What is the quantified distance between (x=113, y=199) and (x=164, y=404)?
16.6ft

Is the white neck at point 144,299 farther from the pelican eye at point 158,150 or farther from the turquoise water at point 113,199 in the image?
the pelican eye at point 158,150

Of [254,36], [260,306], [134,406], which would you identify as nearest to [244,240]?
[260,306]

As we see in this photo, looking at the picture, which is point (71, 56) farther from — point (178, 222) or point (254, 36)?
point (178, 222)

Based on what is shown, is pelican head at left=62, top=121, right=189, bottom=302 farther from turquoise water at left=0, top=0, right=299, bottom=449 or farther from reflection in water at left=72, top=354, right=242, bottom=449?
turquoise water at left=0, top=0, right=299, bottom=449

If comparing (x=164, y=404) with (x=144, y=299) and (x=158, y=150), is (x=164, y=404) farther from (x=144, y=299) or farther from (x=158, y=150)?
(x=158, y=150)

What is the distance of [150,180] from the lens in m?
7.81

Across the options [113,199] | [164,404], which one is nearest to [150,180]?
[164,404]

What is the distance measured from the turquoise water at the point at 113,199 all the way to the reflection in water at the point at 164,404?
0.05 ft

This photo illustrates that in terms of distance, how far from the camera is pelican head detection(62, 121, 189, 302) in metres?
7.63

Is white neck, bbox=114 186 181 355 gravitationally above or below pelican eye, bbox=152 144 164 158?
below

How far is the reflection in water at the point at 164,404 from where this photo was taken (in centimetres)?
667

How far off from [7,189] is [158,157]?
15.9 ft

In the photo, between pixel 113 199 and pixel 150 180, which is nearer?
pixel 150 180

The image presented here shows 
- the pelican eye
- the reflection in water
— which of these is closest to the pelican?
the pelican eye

════════

Rewrite all of the rows above, replacing every instance of "reflection in water" with "water reflection" and leaving everything else unchanged.

Answer for this exercise =>
What is the quantified distance between (x=113, y=199) and (x=164, y=404)?
16.6ft

Is the white neck at point 144,299 farther from the pelican eye at point 158,150 or farther from the turquoise water at point 113,199 in the image?
the pelican eye at point 158,150

Of [254,36], [260,306], [134,406], which would you identify as nearest to [244,240]?
[260,306]

As we see in this photo, looking at the picture, which is point (71, 56) farther from — point (178, 222) or point (254, 36)?
point (178, 222)

Based on what is shown, is pelican head at left=62, top=121, right=189, bottom=302 farther from turquoise water at left=0, top=0, right=299, bottom=449 or farther from water reflection at left=72, top=354, right=242, bottom=449?
turquoise water at left=0, top=0, right=299, bottom=449

If comparing (x=164, y=404) with (x=144, y=299) and (x=158, y=150), is (x=164, y=404) farther from (x=144, y=299) or farther from (x=158, y=150)?
(x=158, y=150)

What is the distance of [150,180] from the lens in m?
7.81

Across the options [113,199] | [164,404], which one is nearest to [150,180]?
[164,404]

What is the distance measured from the turquoise water at the point at 113,199 all the way to the water reflection at the point at 164,404?
0.05 ft

This photo illustrates that in terms of distance, how far from the camera is pelican head detection(62, 121, 189, 302) in metres?
7.63

Is white neck, bbox=114 186 181 355 gravitationally above or below pelican eye, bbox=152 144 164 158?
below

How far is the water reflection at the point at 164,404 from where this photo was taken (in centimetres)?
667

How far off from [7,189] is [158,157]?
15.9 ft

In the photo, between pixel 113 199 and pixel 150 180, which is nearer?
pixel 150 180

The image presented here shows 
- the pelican eye
- the water reflection
— which of these is closest to the pelican?
the pelican eye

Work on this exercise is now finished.